The Company may terminate your employment either with or without Cause. For purposes of this agreement, “Cause” shall mean:
(i)      willful misconduct or willful neglect by you in the performance of your duties to the Company;
(ii)      your willful failure to adhere materially to the clear directions of the Board or to adhere materially to the Company’s material written policies;
(iii)      your conviction of or formal admission to or plea of guilty or nolo contendere to a charge of commission of a felony or any other conviction which would render you ineligible for employment for the Company; or
(iv)      your willful breach of any of the material terms and conditions of this letter agreement.
The Executive’s employment may be terminated by the Executive with or without Good Reason.

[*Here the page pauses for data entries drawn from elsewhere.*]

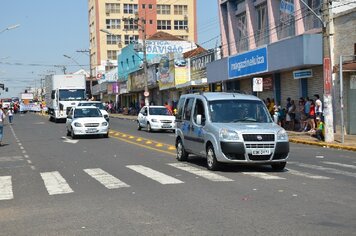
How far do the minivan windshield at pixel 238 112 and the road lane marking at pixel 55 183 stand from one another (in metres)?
4.09

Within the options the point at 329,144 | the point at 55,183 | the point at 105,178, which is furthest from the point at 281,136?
the point at 329,144

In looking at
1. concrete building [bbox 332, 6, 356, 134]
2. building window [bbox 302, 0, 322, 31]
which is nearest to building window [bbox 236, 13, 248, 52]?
building window [bbox 302, 0, 322, 31]

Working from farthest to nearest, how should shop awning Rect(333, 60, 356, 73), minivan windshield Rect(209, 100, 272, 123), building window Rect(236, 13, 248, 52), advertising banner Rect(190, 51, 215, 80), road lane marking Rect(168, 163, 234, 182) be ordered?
advertising banner Rect(190, 51, 215, 80), building window Rect(236, 13, 248, 52), shop awning Rect(333, 60, 356, 73), minivan windshield Rect(209, 100, 272, 123), road lane marking Rect(168, 163, 234, 182)

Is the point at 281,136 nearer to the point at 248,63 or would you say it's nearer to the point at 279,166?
the point at 279,166

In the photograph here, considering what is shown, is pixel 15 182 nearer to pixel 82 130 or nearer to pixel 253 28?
pixel 82 130

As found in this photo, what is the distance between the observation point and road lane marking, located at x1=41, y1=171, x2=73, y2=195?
10893 mm

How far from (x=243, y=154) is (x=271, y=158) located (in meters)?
0.70

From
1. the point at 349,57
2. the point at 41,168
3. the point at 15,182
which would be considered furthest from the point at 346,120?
the point at 15,182

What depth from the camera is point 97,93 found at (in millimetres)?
98062

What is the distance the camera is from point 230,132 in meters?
13.0

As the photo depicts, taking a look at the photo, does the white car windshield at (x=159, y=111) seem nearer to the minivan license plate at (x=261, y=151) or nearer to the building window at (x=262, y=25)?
the building window at (x=262, y=25)

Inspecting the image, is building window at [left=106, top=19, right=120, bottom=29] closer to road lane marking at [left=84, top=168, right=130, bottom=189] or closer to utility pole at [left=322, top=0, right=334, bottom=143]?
utility pole at [left=322, top=0, right=334, bottom=143]

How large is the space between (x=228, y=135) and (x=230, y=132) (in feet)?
0.28

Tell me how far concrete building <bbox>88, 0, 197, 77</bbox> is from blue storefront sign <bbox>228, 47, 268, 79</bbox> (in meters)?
73.1
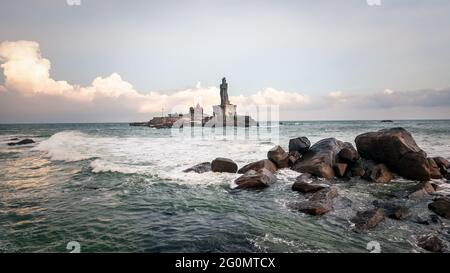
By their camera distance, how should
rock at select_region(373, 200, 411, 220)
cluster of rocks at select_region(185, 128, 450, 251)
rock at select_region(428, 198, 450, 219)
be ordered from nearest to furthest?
1. rock at select_region(373, 200, 411, 220)
2. rock at select_region(428, 198, 450, 219)
3. cluster of rocks at select_region(185, 128, 450, 251)

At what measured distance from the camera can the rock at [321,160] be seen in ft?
49.8

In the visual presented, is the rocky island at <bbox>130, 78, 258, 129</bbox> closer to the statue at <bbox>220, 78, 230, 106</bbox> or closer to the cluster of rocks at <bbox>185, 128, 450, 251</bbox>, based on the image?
the statue at <bbox>220, 78, 230, 106</bbox>

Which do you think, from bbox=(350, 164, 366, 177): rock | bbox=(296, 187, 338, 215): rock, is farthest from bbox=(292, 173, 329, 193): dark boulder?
bbox=(350, 164, 366, 177): rock

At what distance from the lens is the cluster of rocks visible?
40.4 ft

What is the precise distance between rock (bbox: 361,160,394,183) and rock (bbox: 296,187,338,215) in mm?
4524

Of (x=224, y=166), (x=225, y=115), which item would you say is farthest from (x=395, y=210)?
(x=225, y=115)

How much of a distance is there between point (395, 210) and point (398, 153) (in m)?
6.33

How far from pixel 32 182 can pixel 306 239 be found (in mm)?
14624

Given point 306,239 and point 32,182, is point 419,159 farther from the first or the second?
point 32,182

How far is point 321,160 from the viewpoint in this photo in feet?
51.6

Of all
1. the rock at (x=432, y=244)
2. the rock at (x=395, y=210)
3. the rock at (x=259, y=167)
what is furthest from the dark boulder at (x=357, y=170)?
the rock at (x=432, y=244)

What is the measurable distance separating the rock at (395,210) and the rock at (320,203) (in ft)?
5.76

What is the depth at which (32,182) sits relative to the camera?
14.4 metres
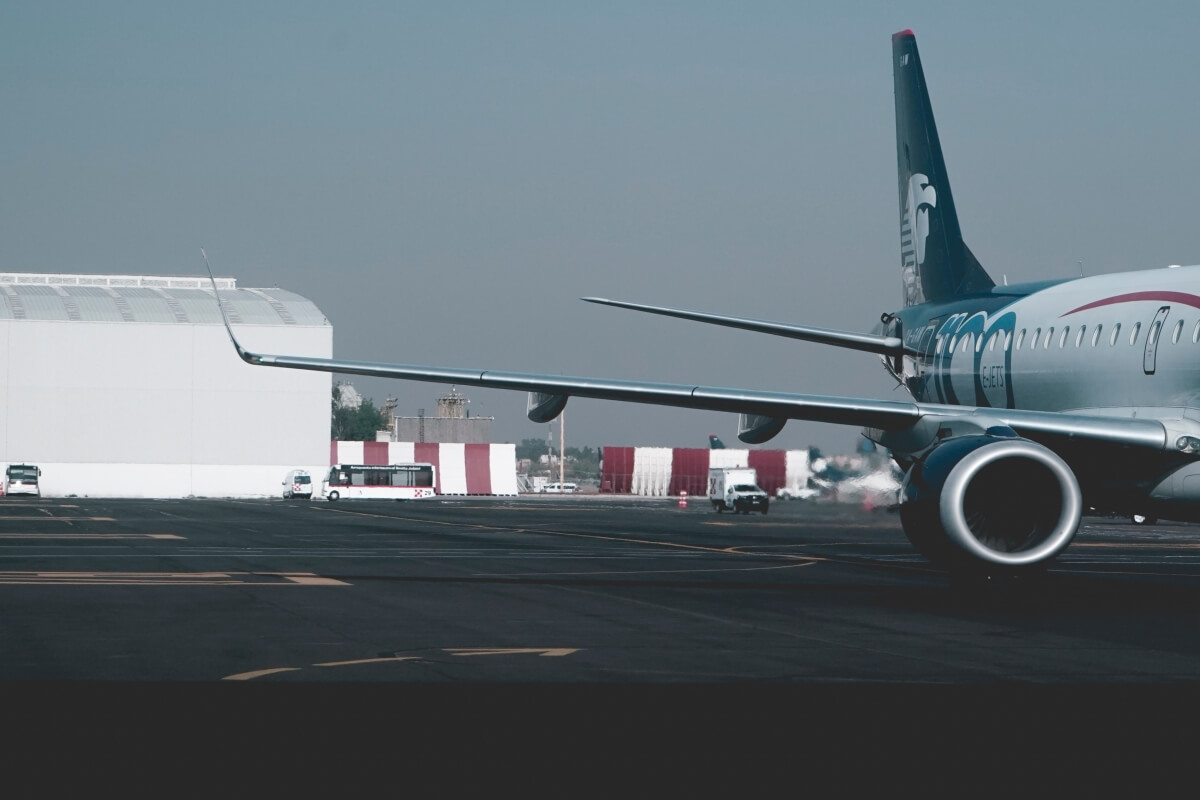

For purposes of the agreement, “Good Reason” means:
the occurrence, without the express written consent of Executive, of any of the following circumstances, unless, with respect to clauses (i), (ii), (iii) and (iv) hereof, such circumstances are corrected by the Company in all material respects within thirty (30) days following written notification by Executive to the Company (which written notice must be delivered within thirty (30) days after the occurrence of such circumstances) that Executive intends to terminate Executive’s employment for one of the reasons set forth below:
(i) a material reduction in your base salary;
(ii) a material diminution in the authorities, duties or responsibilities of Executive;
(iii) a requirement that the Executive report to someone other than the CEO, or
(iv) Company’s breach of any term of this Agreement.
Non-solicit: You agree that during the period of your employment and for the twelve (12) month period immediately following the date of your termination of employment with Mr. Cooper for any reason, you shall not, directly or indirectly, solicit or induce any officer, director, employee, agent or consultant of Mr. Cooper or any of their successors, assigns, subsidiaries or affiliates to terminate his, her or its employment or other relationship with Mr. Cooper or any of their successors, assigns, subsidiaries or affiliates, or otherwise encourage any such person or entity to leave or sever his, her or its employment or other relationship with Mr. Cooper or any of their successors, assigns, subsidiaries or affiliates, for any other reason.
Employment at will: Nothing herein constitutes an offer of employment for any definite period of time. The employment relationship is "at-will" which affords you and Mr. Cooper the right to terminate the relationship at any time for no reason or any reason, with 60 days’ notice.

We look forward to your continued success in this new vital role at Mr. Cooper. If you have any questions or concerns, please feel free to give me a call.


/s/ Jay Bray    
Jay Bray
Chairman & CEO

I, Kurt Johnson, accept and agree to all the terms and conditions contained in this promotion offer letter.